Pukul 17.00 wita. Alexa di dampingi Marchel di kamar. Dia ingin tahu kehidupan Alexa, gadis itupun mau menerima pertemanan Marchel. Pria itu menjanjikan kebebasan Alexa.
"Selama ini kau tinggal dimana?"
"Aku jurnalis terkemuka, tidak mungkin aku membuka biodataku. Musuhku banyak termasuk kalian, maaf saja. Yang jelas aku hidup sebatang kara, tidak punya keluarga. Aku datang dari panti asuhan." kata Alexa berbohong. Dia menutupi siapa keluarganya.
"Aku tidak bertanya tentang dirimu, kami sudah tahu." Marchel berteka teki sejatinya dia buta tentang Alexa.
"Syukurlah kau tahu, jadi aku tidak capek jelasin."
"Hemm....kenapa kau membuat narasi palsu dan mengkaitkan nama bos kami. Umum sudah tahu, senjata itu tidak dari kami. Pelakunya sudah dihukum. Jika kau menyarankan untuk meninjau kembali perkara itu, kami juga bisa membumi hanguskan keluargamu."
"Hahaha...kau lucu, kau mengatakan omonganku palsu, tapi kalian seperti cacing kepanasan. Kalian salah alamat menculik aku, tidak ada gunanya."

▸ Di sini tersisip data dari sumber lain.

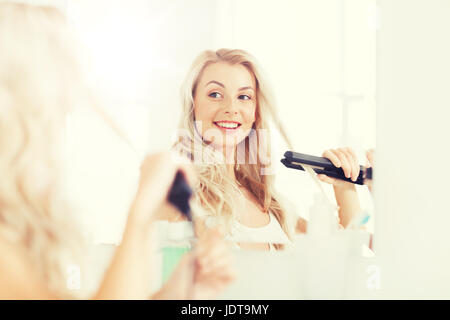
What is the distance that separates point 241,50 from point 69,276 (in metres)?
0.62

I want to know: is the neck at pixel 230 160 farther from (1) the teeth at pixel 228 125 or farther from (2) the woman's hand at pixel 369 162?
(2) the woman's hand at pixel 369 162

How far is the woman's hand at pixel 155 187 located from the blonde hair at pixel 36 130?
0.59 ft

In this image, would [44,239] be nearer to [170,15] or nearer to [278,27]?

"Dengan siapa kau bekerja?"
"Keluar kau dari kamar ini. Kalian iblis, aku tidak takut mati. Semua rekaman kejahatan kalian sudah aku simpan di suatu tempat rahasia."
"Aku akan memaksa pengakuanmu dengan jalan kekerasan."
"Kau boleh keluar dan pikirkan jalan yang akan kau tempuh, menurutku kau hanya membuang waktu saja."
Marchel berdiri dengan perasaan galau dan kurang puas. Tidak seperti sandera-sandera yang lain, Alexa membuat dirinya seperti ayam sayur, nelongso. Menyambung pembicaraan akan menyita waktu, tidak membawa hasil.
"Kita akan berbicara lagi setelah kamu sembuh dan kuat menerima hukuman dari kami." kata Marchel keluar dari kamar yang ditempati Alexa.
Gadis itu tidak bereaksi, matanya kosong memperhatikan kepergian Marchel. Dia menarik nafas dalam dan membuangnya kasar. Ntah dimana saat ini dia berada. Yang jelas dia tidak baik-baik saja.
"Tookkk...tookkk." seorang pelayan masuk dengan kereta dorongnya.
"Silahkan makan nona."
"Trimakasih." jawab Alexa menyuruh pelayan menyiapkan bed tray. Dia akan makan di tempat tidur. Pelayan itu bengong melihat ke pedean Alexa saat makan. Seolah gadis itu tidak mengenal bahaya. Atau memang dia tidak takut mati.
Sudah banyak sekali dia mengurus ssndera Tuan Alvaro. Baru kali ini ada tawanan yang tidak menangis dan makannya rakus. Tidak ada raut wajah ketakutan dari Alexa. Apakah dia tidak mengerti mau dibunuh? atau gadis ini punya kelainan mental. Bathin pelayan itu.
"Mengapa kau memandang aku? ada yang aneh sehingga kau heran." tanya Alexa menatap pelayan itu.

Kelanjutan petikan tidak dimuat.